READING PASSAGE:
-=-=-
Monday 23 May 2022, 8pm

Photo by Dawid Laskowski

Chris Corsano / Elvin Brandhi / Petronn Sphene (trio) + Chris Corsano / Cath Roberts / Alan Wilkinson (trio)

No Longer Available

"This residency was originally slated to happen in April 2020, but...well, you know. The line-up was a dream come true; and then it didn't. Looking forward to a time when it finally would happen was, for me, a big beacon sighted through the fog of the past two years." – Chris Corsano

Delighted to welcome the great Chris Corsano back to OTO for a four-day residency. One of the greatest drummers working today, Corsano has developed a percussive language of extraordinary amplitude and infinite resources. His collaborations stretch from free jazz greats (Joe McPhee, Paul Flaherty & more) to noise mavens (Bill Nace, C Spencer Yeh etc) and pop superstars (Björk). Capable of generating narrative out of permanent ecstasy, Corsano never ceases to be profoundly affirmative and imposing of his language, and being an absolute and charismatic virtuoso, he simultaneously is one of the most noble and generous improvisers of the few last decades. 

"Corsano, as ever, is a joy to hear - it goes without saying that he has carved out a name for himself as one of the greatest improvisational drummers." - Derek Stone, Free Jazz Blog

Chris Corsano

Chris Corsano (b. 1975, USA) is a New York-based drummer who has been active at the intersections of collective improvisation, free jazz, avant-rock, and experimental music since the late 1990's. He's been the rim-batterer of choice for some of the greatest contemporary purveyors of "jazz" (Joe McPhee, Paul Flaherty, Mette Rasmussen, Zoh Amba) and "rock" (Sir Richard Bishop, Bill Orcutt, Jim O'Rourke), as well as artists beyond categorization (Björk for her Volta album and world tour, Michael Flower, Okkyung Lee).
-=-=-
DATA LINES:
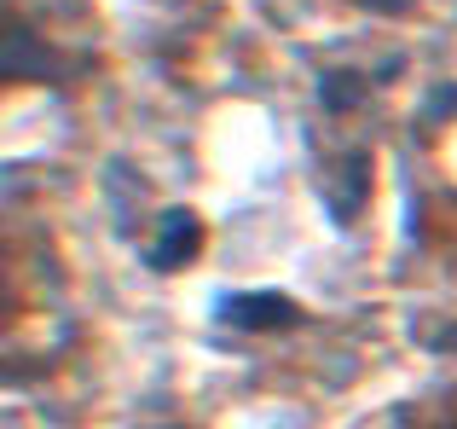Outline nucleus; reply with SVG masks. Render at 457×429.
-=-=-
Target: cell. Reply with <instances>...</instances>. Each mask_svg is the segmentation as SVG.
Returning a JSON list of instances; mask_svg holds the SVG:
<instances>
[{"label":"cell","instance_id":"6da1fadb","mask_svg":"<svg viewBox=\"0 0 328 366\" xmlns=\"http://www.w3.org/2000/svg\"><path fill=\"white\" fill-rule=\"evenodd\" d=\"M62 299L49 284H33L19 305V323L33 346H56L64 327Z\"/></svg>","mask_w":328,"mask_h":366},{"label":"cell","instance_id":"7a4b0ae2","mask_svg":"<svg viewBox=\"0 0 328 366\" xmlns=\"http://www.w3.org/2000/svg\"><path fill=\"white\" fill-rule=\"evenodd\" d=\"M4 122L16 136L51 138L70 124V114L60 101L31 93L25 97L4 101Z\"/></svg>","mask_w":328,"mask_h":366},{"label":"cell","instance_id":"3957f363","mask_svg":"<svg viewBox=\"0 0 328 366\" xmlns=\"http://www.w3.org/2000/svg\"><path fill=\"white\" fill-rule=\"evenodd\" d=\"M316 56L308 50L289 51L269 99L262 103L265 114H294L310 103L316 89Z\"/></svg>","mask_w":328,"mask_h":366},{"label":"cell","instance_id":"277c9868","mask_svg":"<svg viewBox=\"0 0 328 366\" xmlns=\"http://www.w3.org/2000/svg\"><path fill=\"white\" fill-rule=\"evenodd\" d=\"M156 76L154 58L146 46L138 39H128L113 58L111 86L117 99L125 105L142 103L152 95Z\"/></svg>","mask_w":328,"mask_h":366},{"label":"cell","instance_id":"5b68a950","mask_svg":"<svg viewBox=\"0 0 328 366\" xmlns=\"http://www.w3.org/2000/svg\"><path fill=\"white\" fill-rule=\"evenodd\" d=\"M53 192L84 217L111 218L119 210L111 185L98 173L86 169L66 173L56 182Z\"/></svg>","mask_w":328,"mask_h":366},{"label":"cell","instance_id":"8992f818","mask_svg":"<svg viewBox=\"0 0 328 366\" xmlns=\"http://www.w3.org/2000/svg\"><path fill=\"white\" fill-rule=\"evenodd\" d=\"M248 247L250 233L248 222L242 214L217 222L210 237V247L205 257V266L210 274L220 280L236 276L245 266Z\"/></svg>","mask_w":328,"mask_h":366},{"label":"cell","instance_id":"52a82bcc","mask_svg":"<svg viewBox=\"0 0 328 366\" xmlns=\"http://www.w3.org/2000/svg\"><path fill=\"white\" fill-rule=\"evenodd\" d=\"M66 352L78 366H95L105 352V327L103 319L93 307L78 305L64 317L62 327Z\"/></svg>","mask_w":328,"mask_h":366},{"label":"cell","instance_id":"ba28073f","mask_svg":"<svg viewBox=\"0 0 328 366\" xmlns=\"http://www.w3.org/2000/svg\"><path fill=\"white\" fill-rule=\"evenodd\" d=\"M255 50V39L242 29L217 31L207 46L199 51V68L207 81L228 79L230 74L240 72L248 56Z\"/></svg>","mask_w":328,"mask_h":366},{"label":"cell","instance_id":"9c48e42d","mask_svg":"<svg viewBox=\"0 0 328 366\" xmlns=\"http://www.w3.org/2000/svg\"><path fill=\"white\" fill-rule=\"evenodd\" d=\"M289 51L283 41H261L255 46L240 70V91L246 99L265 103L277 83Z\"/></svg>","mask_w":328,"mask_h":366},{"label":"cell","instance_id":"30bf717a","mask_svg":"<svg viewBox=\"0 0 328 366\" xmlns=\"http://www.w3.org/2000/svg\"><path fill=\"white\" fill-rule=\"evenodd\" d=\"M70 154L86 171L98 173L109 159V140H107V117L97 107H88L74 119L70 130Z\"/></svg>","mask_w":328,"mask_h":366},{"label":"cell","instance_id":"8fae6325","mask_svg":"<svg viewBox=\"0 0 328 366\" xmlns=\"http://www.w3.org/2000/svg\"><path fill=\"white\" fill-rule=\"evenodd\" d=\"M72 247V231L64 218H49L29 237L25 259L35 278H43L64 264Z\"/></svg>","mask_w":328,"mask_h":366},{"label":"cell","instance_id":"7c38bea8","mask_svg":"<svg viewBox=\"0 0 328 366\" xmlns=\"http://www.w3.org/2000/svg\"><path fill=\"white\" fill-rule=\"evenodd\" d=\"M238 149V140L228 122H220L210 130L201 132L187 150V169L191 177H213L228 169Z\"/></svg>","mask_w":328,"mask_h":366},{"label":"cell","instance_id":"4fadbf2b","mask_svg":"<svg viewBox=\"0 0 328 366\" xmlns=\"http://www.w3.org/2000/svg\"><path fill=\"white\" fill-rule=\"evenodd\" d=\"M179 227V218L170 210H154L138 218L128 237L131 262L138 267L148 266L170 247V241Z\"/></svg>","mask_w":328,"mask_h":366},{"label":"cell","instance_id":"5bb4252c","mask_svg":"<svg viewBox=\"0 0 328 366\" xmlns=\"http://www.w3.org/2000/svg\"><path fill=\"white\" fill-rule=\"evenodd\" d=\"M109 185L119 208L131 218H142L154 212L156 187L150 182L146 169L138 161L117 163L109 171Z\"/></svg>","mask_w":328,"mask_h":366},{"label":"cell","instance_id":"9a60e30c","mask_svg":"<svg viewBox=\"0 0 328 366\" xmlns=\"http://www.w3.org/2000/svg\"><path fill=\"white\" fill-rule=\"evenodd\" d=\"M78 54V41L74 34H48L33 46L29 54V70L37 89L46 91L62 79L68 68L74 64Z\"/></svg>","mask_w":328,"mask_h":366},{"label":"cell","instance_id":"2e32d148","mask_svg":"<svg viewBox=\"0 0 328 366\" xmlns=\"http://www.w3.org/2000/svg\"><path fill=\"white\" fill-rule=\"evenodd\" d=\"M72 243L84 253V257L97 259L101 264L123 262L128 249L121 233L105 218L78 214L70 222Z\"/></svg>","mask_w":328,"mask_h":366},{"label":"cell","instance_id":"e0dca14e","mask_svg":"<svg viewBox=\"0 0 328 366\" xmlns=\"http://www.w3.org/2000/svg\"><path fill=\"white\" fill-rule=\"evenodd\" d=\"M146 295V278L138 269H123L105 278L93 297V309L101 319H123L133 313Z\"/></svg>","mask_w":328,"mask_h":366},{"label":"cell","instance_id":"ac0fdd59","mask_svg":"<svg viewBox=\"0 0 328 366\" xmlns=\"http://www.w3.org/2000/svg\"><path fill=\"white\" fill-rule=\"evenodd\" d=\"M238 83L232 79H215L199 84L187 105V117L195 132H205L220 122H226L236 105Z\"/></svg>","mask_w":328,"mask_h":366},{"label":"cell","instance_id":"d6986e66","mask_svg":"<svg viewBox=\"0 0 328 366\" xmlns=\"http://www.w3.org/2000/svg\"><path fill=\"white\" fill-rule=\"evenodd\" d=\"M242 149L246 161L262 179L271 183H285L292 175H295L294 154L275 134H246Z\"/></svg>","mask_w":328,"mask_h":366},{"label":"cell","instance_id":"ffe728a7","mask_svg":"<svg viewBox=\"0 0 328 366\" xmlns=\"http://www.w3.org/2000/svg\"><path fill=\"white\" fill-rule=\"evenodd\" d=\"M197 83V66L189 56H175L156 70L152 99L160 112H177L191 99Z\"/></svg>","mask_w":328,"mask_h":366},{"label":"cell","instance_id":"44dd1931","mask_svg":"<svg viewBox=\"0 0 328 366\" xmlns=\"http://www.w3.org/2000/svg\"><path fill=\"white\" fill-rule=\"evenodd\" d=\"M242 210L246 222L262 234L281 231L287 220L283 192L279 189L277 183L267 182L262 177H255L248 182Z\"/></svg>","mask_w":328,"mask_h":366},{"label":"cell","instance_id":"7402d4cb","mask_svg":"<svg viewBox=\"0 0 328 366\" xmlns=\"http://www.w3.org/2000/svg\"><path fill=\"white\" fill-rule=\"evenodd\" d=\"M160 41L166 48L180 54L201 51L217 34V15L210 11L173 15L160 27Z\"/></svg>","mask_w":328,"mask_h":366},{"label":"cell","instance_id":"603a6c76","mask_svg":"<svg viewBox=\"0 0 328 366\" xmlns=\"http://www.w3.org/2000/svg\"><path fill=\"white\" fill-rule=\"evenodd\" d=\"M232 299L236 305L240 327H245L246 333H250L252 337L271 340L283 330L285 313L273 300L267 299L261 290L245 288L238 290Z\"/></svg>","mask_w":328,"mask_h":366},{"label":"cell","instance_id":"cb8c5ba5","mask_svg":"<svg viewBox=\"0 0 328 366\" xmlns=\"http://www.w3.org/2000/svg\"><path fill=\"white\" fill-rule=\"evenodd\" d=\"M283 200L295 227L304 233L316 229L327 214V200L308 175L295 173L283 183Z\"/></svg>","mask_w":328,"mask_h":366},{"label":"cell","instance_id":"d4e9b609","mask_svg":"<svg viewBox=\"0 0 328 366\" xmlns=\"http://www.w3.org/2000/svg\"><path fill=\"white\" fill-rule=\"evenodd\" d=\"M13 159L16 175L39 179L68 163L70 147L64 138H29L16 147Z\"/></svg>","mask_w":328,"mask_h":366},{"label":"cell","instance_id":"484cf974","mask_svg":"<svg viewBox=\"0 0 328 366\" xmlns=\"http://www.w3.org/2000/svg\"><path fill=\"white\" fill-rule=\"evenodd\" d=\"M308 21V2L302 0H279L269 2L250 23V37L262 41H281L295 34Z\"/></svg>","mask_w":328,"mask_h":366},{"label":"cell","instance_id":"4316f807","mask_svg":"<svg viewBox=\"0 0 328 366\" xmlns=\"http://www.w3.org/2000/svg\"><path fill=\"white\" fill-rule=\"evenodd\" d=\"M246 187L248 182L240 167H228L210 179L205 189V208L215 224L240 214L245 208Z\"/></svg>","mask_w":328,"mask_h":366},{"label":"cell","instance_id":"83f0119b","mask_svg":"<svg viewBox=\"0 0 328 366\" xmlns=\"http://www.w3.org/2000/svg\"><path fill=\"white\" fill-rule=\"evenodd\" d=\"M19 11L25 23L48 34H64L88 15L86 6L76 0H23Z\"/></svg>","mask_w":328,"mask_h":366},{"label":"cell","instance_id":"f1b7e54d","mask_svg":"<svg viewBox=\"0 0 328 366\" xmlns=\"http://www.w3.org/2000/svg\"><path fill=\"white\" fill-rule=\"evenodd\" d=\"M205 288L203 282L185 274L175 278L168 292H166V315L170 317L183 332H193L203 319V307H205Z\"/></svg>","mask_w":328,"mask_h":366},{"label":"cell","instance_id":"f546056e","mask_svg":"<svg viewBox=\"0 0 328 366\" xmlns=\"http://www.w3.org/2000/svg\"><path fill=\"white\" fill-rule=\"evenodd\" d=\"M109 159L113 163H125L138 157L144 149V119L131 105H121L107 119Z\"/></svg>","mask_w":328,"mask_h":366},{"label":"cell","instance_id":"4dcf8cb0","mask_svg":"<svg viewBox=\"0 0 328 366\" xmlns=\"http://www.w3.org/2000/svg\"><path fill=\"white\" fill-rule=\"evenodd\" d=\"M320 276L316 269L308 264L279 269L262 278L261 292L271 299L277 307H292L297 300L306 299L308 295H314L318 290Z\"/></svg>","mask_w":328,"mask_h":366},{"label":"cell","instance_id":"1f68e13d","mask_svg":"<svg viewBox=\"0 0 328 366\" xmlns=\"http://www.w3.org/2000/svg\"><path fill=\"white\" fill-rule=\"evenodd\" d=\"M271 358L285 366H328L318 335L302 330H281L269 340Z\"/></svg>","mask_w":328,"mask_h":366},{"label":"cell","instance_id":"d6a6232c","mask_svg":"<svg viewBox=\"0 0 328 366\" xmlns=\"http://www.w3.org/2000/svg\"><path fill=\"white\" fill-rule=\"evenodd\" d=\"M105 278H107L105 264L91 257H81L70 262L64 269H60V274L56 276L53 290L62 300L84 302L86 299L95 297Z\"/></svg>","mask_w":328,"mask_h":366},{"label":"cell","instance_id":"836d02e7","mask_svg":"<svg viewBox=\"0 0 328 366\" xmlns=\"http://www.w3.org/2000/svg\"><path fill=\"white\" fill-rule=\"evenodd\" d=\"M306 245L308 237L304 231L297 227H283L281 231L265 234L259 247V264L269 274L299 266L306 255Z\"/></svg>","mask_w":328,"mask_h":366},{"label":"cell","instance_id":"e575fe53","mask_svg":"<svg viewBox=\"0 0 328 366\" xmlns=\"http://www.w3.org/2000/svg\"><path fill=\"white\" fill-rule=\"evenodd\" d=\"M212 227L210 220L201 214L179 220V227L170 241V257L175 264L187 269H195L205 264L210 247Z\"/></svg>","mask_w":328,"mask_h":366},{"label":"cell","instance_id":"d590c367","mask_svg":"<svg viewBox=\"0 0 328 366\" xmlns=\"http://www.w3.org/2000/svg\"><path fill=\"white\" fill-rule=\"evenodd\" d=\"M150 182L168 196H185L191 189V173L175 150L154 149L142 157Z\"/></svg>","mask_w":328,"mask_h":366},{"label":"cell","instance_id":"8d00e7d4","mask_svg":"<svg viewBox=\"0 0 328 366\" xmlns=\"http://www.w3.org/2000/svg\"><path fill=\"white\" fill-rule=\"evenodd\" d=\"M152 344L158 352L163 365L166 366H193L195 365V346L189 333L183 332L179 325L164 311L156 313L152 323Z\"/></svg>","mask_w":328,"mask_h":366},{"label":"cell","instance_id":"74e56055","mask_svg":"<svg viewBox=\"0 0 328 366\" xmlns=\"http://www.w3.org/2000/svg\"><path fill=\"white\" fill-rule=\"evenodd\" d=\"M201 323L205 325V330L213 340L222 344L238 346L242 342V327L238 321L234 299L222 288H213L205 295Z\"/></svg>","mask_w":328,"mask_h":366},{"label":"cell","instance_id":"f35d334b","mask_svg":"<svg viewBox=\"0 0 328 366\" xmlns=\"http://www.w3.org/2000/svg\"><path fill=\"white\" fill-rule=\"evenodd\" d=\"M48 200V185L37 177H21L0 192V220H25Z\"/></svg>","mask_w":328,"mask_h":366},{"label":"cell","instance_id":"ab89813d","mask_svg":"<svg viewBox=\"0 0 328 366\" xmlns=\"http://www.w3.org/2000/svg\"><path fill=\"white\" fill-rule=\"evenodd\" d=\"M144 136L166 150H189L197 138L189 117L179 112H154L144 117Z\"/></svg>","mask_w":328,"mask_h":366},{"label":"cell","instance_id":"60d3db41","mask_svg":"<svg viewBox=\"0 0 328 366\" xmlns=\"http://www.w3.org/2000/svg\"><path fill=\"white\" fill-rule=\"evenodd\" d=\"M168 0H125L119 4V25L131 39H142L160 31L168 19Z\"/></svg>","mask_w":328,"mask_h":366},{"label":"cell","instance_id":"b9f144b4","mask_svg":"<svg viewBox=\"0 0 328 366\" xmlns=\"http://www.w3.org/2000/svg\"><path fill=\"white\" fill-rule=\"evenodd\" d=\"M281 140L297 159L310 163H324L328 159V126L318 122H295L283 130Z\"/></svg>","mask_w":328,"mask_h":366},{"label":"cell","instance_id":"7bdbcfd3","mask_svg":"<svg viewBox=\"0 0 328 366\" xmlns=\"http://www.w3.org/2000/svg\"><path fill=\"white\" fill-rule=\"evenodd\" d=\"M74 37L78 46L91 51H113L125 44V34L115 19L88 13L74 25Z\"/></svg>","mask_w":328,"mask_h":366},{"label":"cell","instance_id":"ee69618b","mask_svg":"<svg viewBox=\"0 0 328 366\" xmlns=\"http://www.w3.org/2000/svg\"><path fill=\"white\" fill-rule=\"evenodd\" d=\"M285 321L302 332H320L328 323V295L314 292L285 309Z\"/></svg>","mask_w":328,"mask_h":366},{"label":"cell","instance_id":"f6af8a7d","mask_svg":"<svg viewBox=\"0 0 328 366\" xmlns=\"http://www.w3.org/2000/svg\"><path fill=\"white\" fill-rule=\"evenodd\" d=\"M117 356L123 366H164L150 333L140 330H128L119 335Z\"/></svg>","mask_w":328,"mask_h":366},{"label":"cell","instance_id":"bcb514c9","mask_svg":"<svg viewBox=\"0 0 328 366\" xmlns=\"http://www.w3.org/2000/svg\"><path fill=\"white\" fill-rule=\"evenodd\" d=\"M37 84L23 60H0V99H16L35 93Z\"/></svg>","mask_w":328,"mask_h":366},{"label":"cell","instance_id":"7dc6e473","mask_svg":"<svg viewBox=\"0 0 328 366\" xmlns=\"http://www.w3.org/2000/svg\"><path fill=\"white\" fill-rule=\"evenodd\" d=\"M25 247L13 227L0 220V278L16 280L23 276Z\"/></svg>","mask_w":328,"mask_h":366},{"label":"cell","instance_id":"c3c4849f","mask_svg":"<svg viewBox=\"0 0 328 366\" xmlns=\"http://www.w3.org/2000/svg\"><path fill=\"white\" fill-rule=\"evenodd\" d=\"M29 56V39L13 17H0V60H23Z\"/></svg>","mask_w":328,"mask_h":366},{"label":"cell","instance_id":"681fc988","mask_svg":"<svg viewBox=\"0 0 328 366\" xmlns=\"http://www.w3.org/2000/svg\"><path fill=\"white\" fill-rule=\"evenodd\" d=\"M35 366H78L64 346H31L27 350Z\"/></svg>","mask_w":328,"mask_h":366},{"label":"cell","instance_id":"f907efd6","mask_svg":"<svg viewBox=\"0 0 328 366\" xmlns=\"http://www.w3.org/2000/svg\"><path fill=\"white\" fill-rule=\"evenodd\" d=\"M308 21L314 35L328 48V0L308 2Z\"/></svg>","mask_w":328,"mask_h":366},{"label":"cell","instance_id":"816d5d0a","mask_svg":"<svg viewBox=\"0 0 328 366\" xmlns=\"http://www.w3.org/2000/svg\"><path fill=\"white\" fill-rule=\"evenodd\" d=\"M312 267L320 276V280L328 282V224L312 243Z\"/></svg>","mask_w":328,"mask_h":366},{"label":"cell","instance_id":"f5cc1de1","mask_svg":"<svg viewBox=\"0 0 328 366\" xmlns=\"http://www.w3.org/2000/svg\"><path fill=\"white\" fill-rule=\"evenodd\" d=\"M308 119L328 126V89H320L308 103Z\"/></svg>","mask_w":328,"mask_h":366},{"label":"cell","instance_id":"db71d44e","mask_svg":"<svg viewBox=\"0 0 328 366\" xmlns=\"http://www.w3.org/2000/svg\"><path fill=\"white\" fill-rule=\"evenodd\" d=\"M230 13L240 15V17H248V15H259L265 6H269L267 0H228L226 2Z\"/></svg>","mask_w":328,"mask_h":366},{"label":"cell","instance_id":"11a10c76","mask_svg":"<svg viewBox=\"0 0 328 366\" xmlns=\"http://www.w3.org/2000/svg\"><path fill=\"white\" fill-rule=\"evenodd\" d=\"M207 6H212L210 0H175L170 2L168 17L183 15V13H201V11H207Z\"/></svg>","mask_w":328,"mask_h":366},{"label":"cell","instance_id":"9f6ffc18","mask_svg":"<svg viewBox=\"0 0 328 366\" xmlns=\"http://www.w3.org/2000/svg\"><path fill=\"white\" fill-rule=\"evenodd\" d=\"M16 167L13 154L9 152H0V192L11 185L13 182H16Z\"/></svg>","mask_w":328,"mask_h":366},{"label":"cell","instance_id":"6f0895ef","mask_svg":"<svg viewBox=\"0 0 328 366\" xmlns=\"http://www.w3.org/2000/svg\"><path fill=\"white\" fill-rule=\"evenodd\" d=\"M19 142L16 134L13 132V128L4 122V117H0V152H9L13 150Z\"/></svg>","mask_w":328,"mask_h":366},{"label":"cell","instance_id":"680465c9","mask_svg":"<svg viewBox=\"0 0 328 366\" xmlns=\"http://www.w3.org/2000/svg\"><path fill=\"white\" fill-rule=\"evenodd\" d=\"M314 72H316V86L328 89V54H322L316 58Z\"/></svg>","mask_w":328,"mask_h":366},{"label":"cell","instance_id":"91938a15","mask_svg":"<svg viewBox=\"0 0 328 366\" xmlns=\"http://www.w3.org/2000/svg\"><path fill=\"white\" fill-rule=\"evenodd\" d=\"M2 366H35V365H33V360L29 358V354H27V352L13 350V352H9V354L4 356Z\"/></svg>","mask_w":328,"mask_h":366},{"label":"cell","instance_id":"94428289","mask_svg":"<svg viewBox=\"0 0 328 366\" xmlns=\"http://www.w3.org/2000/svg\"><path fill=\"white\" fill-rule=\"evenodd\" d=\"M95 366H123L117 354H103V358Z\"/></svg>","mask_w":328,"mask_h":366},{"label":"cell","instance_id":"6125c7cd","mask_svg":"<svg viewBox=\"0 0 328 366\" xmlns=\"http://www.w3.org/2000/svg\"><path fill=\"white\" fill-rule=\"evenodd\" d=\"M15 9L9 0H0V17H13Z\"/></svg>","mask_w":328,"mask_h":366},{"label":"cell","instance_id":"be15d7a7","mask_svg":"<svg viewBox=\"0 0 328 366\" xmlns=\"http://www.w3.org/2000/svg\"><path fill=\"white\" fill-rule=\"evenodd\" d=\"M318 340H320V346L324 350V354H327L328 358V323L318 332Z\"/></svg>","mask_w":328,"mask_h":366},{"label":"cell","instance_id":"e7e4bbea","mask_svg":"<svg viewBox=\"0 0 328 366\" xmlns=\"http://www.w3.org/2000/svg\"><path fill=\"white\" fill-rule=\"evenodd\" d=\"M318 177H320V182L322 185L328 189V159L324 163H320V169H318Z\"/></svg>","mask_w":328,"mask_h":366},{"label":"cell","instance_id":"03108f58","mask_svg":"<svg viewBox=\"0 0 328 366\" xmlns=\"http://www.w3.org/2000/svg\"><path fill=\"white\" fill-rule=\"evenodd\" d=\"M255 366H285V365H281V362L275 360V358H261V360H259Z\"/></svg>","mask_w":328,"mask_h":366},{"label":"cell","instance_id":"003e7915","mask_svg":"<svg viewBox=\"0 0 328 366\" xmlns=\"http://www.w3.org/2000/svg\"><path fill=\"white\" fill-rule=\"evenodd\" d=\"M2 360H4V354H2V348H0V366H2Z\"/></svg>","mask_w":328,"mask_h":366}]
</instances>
-=-=-
GIVEN TASK: Extract the passage of the concert listing from "Chris Corsano (b." to "Flower, Okkyung Lee).". The items have no connection to the concert listing.

TASK RESPONSE:
Chris Corsano (b. 1975, USA) is a New York-based drummer who has been active at the intersections of collective improvisation, free jazz, avant-rock, and experimental music since the late 1990's. He's been the rim-batterer of choice for some of the greatest contemporary purveyors of "jazz" (Joe McPhee, Paul Flaherty, Mette Rasmussen, Zoh Amba) and "rock" (Sir Richard Bishop, Bill Orcutt, Jim O'Rourke), as well as artists beyond categorization (Björk for her Volta album and world tour, Michael Flower, Okkyung Lee).